PASSAGE —
<<<<
The other day, I wrote a blog about Smashwords, and self-publishing in general. I wrote of the speed of delivery, the frustrations of formatting, and the challenge of self-marketing that comes with the decision to bypass the establishment of editors and agents. One of the most difficult facets of self-publishing is knowing how to price your work. Assessing the current market and going with the flow is the most popular method in E-book marketing. Genre is necessarily involved in this decision. Sometimes, mistakes are made because genre was left out of the equation.
Is my book in there?Many authors have begun listing books for free, or for a low ninety-nine cent price. The rationale for doing so is based on competition, and supply and demand. An author writing a murder mystery is one among thousands of authors doing so. An author writing a series of murder mysteries, featuring a character that readers become attached to and want to follow, has the best options available with today's technology. For a prolific writer, the first installment of books will be offered at a low price, and the later books telling, as Paul Harvey would say, "the rest of the story" can be priced higher, and then higher still. The number of books is increasing exponentially each month.
>>>>
GOAL A — Return the blog post on self-publishing between "The other day, I" and "of the equation.", inclusive.
GOAL B — Carry the blog post on self-publishing forward from the point where it stops.

SUPPLIED INFORMATION —
<<<<
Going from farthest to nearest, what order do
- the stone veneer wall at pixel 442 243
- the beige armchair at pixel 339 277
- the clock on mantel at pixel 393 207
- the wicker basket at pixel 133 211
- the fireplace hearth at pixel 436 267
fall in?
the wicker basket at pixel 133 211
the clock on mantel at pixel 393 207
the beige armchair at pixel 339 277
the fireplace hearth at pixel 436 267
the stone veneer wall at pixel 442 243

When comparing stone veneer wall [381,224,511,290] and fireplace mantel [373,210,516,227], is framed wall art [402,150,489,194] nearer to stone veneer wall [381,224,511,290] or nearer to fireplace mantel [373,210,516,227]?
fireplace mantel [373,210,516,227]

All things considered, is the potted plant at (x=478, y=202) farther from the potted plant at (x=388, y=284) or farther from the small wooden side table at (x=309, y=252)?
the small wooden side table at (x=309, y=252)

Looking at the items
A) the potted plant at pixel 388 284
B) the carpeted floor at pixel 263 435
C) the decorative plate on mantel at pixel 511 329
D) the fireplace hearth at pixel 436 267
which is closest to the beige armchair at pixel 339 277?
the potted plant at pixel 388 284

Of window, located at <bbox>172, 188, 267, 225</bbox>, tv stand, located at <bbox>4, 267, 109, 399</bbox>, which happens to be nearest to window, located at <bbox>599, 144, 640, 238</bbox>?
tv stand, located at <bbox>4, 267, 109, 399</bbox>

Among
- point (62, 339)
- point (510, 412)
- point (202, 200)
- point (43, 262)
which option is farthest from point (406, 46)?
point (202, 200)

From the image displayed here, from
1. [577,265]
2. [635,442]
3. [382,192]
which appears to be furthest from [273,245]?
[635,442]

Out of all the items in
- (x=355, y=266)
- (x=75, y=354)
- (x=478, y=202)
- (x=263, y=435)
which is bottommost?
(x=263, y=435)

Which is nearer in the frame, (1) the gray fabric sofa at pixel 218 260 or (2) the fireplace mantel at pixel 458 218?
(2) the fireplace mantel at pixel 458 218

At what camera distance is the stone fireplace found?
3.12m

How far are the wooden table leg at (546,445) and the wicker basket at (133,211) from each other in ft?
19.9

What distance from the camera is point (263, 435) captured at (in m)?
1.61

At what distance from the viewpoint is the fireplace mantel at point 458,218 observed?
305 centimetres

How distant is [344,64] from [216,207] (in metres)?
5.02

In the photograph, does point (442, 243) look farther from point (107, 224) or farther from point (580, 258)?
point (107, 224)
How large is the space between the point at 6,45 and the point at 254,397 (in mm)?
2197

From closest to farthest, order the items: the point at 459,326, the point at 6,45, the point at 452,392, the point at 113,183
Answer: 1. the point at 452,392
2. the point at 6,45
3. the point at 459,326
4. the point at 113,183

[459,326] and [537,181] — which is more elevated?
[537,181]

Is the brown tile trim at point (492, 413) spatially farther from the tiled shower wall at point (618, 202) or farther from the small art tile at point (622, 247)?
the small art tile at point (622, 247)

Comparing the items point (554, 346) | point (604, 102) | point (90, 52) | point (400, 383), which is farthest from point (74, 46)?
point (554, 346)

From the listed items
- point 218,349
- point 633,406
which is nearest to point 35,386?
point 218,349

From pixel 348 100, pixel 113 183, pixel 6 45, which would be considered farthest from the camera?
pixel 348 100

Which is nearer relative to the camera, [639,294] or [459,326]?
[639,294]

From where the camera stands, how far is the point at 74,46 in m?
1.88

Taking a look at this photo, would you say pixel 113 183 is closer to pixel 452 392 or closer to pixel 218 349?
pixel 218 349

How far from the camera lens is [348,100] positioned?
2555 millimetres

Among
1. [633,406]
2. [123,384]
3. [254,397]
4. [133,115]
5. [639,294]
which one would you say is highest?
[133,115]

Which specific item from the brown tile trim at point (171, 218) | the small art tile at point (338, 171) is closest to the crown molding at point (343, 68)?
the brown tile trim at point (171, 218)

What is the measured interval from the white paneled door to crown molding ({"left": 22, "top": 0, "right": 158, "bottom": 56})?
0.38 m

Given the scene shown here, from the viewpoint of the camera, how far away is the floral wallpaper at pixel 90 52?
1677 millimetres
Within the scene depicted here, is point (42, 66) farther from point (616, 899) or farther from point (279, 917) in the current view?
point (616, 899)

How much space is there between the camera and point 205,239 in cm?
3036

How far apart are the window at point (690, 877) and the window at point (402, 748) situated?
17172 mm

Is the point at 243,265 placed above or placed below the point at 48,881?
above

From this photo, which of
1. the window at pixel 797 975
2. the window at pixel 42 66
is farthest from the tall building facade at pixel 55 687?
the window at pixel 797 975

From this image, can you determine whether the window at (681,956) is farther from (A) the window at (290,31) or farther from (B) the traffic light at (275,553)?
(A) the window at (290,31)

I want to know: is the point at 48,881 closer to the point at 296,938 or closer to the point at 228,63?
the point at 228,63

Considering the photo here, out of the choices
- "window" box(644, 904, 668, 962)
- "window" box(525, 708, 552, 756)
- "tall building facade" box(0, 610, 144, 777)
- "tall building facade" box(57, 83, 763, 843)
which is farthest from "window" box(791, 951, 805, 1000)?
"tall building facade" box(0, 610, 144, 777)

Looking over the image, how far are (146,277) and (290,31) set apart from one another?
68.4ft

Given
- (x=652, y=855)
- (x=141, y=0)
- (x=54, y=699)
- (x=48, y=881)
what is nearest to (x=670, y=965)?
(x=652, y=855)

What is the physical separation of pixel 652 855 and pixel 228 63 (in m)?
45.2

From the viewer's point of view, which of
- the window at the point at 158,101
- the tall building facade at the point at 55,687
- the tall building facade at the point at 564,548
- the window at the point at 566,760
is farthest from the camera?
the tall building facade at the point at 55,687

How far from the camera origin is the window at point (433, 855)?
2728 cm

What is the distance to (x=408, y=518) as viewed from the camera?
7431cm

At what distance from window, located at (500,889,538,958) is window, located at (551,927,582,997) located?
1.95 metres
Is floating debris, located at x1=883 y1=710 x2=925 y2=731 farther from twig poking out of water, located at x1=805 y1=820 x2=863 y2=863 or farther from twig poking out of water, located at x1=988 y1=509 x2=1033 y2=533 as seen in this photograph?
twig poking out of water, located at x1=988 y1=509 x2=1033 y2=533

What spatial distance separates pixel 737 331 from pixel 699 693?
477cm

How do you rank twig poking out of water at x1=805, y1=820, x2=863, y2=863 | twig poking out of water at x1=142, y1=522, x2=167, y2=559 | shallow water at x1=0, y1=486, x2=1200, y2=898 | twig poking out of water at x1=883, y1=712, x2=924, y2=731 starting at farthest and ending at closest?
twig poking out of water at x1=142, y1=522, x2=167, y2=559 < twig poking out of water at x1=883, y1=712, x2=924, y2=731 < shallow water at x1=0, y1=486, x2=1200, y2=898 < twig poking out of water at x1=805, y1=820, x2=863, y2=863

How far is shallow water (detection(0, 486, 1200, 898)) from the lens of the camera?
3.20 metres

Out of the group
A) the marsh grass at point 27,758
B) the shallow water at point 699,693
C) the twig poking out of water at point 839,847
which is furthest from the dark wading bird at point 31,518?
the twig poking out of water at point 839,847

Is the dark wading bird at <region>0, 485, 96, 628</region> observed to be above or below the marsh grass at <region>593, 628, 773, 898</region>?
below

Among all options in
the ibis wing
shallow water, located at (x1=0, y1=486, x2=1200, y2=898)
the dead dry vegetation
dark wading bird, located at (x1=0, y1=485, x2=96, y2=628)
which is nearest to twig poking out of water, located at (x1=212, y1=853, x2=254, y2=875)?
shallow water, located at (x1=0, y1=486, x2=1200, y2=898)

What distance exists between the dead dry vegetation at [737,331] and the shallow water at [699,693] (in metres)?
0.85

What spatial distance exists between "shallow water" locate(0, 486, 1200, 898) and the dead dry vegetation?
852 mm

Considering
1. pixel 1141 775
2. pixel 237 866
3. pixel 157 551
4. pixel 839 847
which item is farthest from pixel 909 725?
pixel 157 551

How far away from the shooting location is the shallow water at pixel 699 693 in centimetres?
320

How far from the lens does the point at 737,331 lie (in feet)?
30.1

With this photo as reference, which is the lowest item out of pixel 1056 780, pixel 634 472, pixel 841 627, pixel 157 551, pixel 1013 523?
>>>>
EXERCISE RESULT A —
The other day, I wrote a blog about Smashwords, and self-publishing in general. I wrote of the speed of delivery, the frustrations of formatting, and the challenge of self-marketing that comes with the decision to bypass the establishment of editors and agents. One of the most difficult facets of self-publishing is knowing how to price your work. Assessing the current market and going with the flow is the most popular method in E-book marketing. Genre is necessarily involved in this decision. Sometimes, mistakes are made because genre was left out of the equation.

EXERCISE RESULT B —
So, totally captivated by the stories of authors earning five figures in a week, selling thousands of books within hours of time, I decided to jump on the ninety-nine cent bandwagon, and lowered the price of my two Kindle books. And then I watched and waited, anticipating and willing the numbers to rise, and rise again. I forgot to consider the genre aspect of selling. But I decided to widen my books' audience, selecting with a single click "worldwide" for my market. I watched as the various prices instantly appeared on the seller's page, listed in pounds, in euros, in American dollars and in Canadian dollars, and in other currencies across Asia and Europe.
But again, I'd forgotten to consider the genre. And, as a watched pot never boils, the sales numbers for my two books didn't rise to the occasion. I waited, but stopped watching. I checked in again several days later ... but found nothing to celebrate. And then it finally registered with me: books about American Public Schools, their changes over decades past, and their stories of sentiment and humor, were not going to attract the readers who were busily capturing the free and ninety-nine cent murder mysteries. They, it seemed, were the prominent buyers.
It didn't feel good initially, lowering the price on work that I had spent years of my life completing and composing the reflections of change over time. And it didn't feel good seeing that low price next to the work, and next to my name. It diminished me, and the work. I finally realized that the books were not wrong, but the audience was different than the people my work might appeal to. Like a salt water fish dropped into a fresh water aquarium, my work could go nowhere in that price range.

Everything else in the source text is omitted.